X.  No Partnership or Joint Venture. Nothing contained herein shall be deemed to cause Buyer to be considered partners or joint venturers with any of Seller or any owner, officer, employee or agent of Seller.

m.  Waivers. All waivers hereunder shall be in writing. No waiver by either party hereto of any breach or anticipated breach of any provision of this Agreement by any other party shall be deemed a waiver of any other contemporaneous, preceding or succeeding breach or anticipated breach, whether or not similar, on the part of the same or any other party.
 
n.  Severability. If any provision of this Agreement shall be unenforceable or inoperable as a matter of law, the remaining provisions of this Agreement shall remain in full force and effect.
 
o.  Time of Essence. Time is of the essence of this Agreement with respect to each and every provision of this Agreement in which time is a factor. There shall be no grace period in connection with this Agreement.
 
p.  Representation by Counsel.
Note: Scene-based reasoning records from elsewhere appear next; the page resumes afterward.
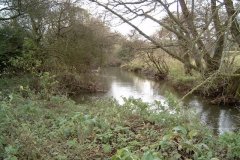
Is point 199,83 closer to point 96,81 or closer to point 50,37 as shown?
point 96,81

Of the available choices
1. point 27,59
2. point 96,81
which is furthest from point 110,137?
point 96,81

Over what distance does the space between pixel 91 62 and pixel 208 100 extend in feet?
27.2

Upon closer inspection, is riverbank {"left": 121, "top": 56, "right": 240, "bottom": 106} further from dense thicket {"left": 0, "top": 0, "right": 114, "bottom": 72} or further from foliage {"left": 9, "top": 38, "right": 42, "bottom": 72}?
foliage {"left": 9, "top": 38, "right": 42, "bottom": 72}

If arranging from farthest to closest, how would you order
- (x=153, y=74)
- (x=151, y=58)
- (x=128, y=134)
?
1. (x=153, y=74)
2. (x=151, y=58)
3. (x=128, y=134)

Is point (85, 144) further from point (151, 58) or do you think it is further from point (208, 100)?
point (151, 58)

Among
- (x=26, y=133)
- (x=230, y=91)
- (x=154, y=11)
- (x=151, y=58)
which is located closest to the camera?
(x=26, y=133)

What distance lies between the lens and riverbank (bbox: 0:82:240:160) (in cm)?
486

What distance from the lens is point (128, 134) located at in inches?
260

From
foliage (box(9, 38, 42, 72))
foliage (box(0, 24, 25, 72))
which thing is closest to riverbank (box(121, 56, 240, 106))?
foliage (box(9, 38, 42, 72))

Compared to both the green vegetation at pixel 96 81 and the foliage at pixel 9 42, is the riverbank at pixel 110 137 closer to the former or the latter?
the green vegetation at pixel 96 81

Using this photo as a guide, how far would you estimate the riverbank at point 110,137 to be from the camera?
4.86 m

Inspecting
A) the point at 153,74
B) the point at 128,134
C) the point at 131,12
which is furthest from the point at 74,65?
the point at 128,134

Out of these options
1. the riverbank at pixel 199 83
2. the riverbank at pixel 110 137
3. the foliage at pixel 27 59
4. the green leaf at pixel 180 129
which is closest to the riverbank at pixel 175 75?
the riverbank at pixel 199 83

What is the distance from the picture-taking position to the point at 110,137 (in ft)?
20.8
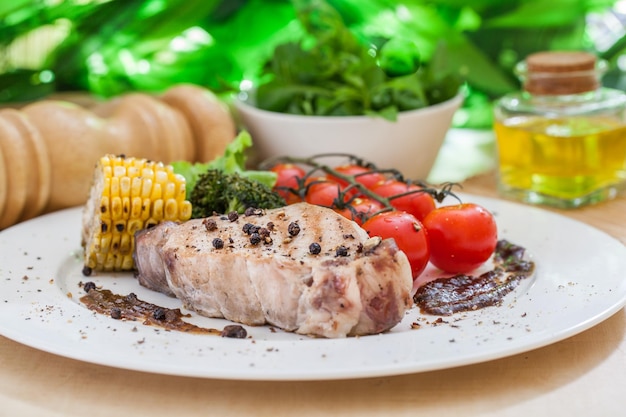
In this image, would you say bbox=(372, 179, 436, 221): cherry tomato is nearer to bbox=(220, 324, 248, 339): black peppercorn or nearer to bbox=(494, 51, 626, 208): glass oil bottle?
bbox=(494, 51, 626, 208): glass oil bottle

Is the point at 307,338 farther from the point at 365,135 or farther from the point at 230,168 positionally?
the point at 365,135

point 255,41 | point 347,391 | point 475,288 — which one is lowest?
point 475,288

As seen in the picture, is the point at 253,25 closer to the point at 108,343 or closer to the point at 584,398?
the point at 108,343

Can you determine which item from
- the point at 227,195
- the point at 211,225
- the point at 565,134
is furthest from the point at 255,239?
the point at 565,134


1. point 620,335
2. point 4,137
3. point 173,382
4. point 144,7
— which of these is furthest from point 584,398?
point 144,7

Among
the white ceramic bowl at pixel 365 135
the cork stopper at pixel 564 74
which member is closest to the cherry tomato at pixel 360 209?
the white ceramic bowl at pixel 365 135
Each of the parties hereto has had adequate opportunity to obtain representation by legal counsel in connection with the transactions contemplated by this Agreement and to the extent so desired each party has consulted with such counsel.
 
q.  Survival of Agreements and Representations. The respective indemnities, agreements, representations, warranties and other statements of Seller as set forth in this Agreement will remain in frill force and effect, regardless of any investigation made by or on behalf of Buyer.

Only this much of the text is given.